Ada yang menyarankannya untuk mencari kerja sambilan. Meski begitu, ada juga netizen yang menyebut sulit untuk kerja sambilan saat kuliah kedokteran, sebab harus fokus belajar.
1 ringgit: Rp 3.560
Menkes Budi Bakal Siapkan 2500 Beasiswa Kedokteran untuk Penuhi Jumlah Dokter Spesialis
Di dalam negeri, Indonesia saat ini tengah krisis ketersediaan dokter spesialis, seperti diungkap Menteri Kesehatan (Menkes) Budi Gunadi Sadikin. Krisis tersebut disebabkan oleh angka produksi dokter yang kurang serta tidak meratanya distribusi dokter spesialis ke seluruh fasilitas layanan kesehatan (fasyankes) di Tanah Air.

• • • •

- TUGAS YANG DIKERJAKAN -
1. Jawablah pertanyaan berikut berdasarkan kutipan.
(a) Menurut sebagian netizen, mengapa kerja sambilan sulit dilakukan saat kuliah kedokteran?
(b) Berapa jumlah beasiswa kedokteran yang akan disiapkan Menkes Budi?
(c) Apa saja dua penyebab krisis ketersediaan dokter spesialis di Indonesia?
2. Tuliskan ulang tanpa perubahan bagian kutipan mulai dari "Ada yang menyarankannya" sampai dengan "di Tanah Air.".

- MATERI YANG DITAMPILKAN -
• • • •

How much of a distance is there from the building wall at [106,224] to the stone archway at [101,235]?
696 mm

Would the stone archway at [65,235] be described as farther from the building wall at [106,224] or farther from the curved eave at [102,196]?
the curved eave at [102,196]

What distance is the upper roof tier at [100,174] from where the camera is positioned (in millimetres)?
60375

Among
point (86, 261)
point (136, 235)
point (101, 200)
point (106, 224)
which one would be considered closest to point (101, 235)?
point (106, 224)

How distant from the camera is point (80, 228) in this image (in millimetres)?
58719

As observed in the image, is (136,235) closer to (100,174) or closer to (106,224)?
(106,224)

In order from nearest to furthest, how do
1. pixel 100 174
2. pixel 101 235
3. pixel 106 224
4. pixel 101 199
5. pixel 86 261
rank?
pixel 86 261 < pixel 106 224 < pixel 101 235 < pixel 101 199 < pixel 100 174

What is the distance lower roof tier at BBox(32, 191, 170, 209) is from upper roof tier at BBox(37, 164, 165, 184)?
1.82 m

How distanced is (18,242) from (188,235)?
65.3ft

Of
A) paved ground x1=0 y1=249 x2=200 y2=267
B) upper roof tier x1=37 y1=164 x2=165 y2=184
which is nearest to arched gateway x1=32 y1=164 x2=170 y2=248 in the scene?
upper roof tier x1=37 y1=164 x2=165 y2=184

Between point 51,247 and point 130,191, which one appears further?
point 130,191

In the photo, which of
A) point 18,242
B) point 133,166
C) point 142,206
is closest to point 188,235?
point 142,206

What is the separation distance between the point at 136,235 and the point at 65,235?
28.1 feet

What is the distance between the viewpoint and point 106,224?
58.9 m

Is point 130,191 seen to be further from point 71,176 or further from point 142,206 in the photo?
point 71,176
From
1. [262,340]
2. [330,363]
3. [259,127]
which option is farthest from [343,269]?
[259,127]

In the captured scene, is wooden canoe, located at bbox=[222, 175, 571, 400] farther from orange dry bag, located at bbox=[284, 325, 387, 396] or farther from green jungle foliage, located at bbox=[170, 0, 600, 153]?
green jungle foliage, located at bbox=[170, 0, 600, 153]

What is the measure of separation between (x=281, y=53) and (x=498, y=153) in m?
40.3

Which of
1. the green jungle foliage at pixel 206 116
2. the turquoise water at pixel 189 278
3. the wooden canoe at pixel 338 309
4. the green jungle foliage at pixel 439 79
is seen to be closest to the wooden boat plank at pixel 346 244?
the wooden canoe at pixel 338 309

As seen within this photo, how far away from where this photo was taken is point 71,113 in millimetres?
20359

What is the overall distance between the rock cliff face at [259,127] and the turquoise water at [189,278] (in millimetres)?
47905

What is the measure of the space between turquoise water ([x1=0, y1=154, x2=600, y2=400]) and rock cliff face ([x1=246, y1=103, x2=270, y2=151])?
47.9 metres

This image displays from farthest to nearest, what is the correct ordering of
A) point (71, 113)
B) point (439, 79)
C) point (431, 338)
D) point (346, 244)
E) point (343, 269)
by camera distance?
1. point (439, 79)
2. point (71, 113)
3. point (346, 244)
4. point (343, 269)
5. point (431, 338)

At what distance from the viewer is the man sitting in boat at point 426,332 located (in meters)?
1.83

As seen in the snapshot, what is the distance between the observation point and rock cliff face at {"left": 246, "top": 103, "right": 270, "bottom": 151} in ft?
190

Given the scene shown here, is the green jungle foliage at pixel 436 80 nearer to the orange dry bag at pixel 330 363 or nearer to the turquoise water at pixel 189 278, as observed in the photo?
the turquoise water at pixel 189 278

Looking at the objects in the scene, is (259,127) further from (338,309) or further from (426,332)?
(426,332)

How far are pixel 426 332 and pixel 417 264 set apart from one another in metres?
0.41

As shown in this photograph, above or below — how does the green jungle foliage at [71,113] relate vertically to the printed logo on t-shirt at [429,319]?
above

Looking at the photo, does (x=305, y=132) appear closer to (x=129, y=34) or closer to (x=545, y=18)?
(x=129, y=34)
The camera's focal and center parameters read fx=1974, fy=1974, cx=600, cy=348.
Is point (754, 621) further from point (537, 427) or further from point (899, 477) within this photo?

• • • •

- JAWABAN TERTULIS -
1.
(a) Karena mahasiswa kedokteran harus fokus belajar.
(b) 2500 beasiswa.
(c) Angka produksi dokter yang kurang dan distribusi dokter spesialis yang tidak merata ke seluruh fasilitas layanan kesehatan (fasyankes) di Tanah Air.

2.
Ada yang menyarankannya untuk mencari kerja sambilan. Meski begitu, ada juga netizen yang menyebut sulit untuk kerja sambilan saat kuliah kedokteran, sebab harus fokus belajar.
1 ringgit: Rp 3.560
Menkes Budi Bakal Siapkan 2500 Beasiswa Kedokteran untuk Penuhi Jumlah Dokter Spesialis
Di dalam negeri, Indonesia saat ini tengah krisis ketersediaan dokter spesialis, seperti diungkap Menteri Kesehatan (Menkes) Budi Gunadi Sadikin. Krisis tersebut disebabkan oleh angka produksi dokter yang kurang serta tidak meratanya distribusi dokter spesialis ke seluruh fasilitas layanan kesehatan (fasyankes) di Tanah Air.